The original description of the rAAV technique was made in David Russell’s laboratory (University of Washington) in 1998. Many researchers dismissed the report as too good to be true. But then Bert Vogelstein, a world-class cancer researcher at John Hopkins University, demonstrated that rAAV could be used to target oncogenes. When Hendrickson read this follow-up report his interest in the technology was piqued and he decided to try it in his own laboratory.

“I was skeptical at first that a truly wimpy, somewhat bizarrely structured single-stranded DNA virus could target genes with high efficiency but I decided to try it,” he says. “It not only worked, but it spawned everything that has happened in my laboratory since then.”

“Everything” includes about $6 million in federal grants to use the family of genes he studies to understand the molecular mechanisms that underlie the rAAV technology and to apply it to treat serious conditions, such as immune deficiency disorders, DNA damage caused by radiation therapy and cancer predisposition syndromes. Besides the federal research contracts, the Hendrickson laboratory is also supported by a research contract with Horizon Discovery, Ltd.  Horizon is the company that owns the patents for using rAAV to target genes. The Hendrickson laboratory is working on methodologies to improve and expand the uses of rAAV.

Hendrickson’s field is DNA repair.  His research has long focused on a pathway called C-NHEJ that is involved in DNA repair. C-NHEJ (classic non-homologous end joining) constitutes the major pathway for repairing double-stranded breaks in DNA.  Double-stranded breaks, in which both the “Watson” and “Crick” strands of DNA are broken, are the most serious kind of DNA damage because there isn’t a strand left to serve as a template for repair. C-NHEJ is a highly evolutionarily conserved mechanism that has been extensively studied in many model systems from bacteria to mice. Unfortunately, while the basic C-NHEJ mechanism has been conserved, the specifics of the process haven’t been and thus many of the observations garnered in these model systems have not proven relevant to human cells. Hendrickson’s use of rAAV to manipulate the C-NHEJ pathway has thus filled an important void in understanding how the C-NHEJ pathway functions specifically in human cells.

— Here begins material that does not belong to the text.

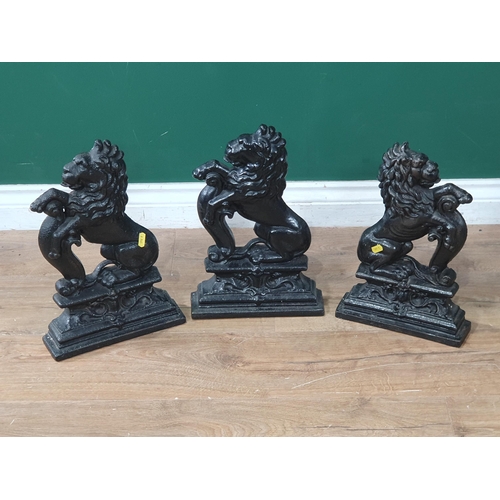 630 - Three black painted cast iron Doorstops in the form of rearing lions 14in H (R7)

His attention is now focused on three areas, all of which involve using rAAV technology:

  • The connection between DNA recombination and immunity in humans.  When immunity is functioning normally, DNA makes site-specific rearrangements to protect the host from bacteria, viruses and tumor cells.  But some people are born without this ability, which makes them extremely vulnerable to opportunistic infections and disease.
  • The repair of double-stranded DNA breaks caused by radiation treatments for cancer patients.  The C-NHEJ gene family repairs double-stranded breaks resulting from the radiation exposures used during cancer therapy. Hendrickson is seeking to understand how C-NHEJ regulates this process and to ultimately use that knowledge to protect cancer patients from side-effects of radiation.
  • How C-NHEJ knows how to skip telomeres.  Telomeres are natural double-stranded breaks that occur at the ends of chromosomes. Paradoxically, C-NHEJ is required for normal telomere maintenance, a process that is critical for genomic stability. How C-NHEJ “knows” that a telomere is a double-strand break that needs to be maintained and not repaired is unknown. Understanding how this discrimination works might help improve or restore DNA repair mechanisms in situations where they are needed.

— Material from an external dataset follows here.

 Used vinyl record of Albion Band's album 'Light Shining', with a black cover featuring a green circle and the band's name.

“I have always considered myself a very basic research scientist and as such I have never really expected to see our research results make their way expeditiously into the clinic or industry,” Hendrickson says. “In the past five years, however, my laboratory has developed a biotechnology component that is almost entrepreneurial in nature. This aspect has been very unexpected, but actually quite rewarding—both for my own laboratory and for the University of Minnesota—and for that I’m exceedingly grateful.”

In short, “life is good” in the Hendrickson lab, thanks to a “truly wimpy” virus that hitchhikes on common cold viruses.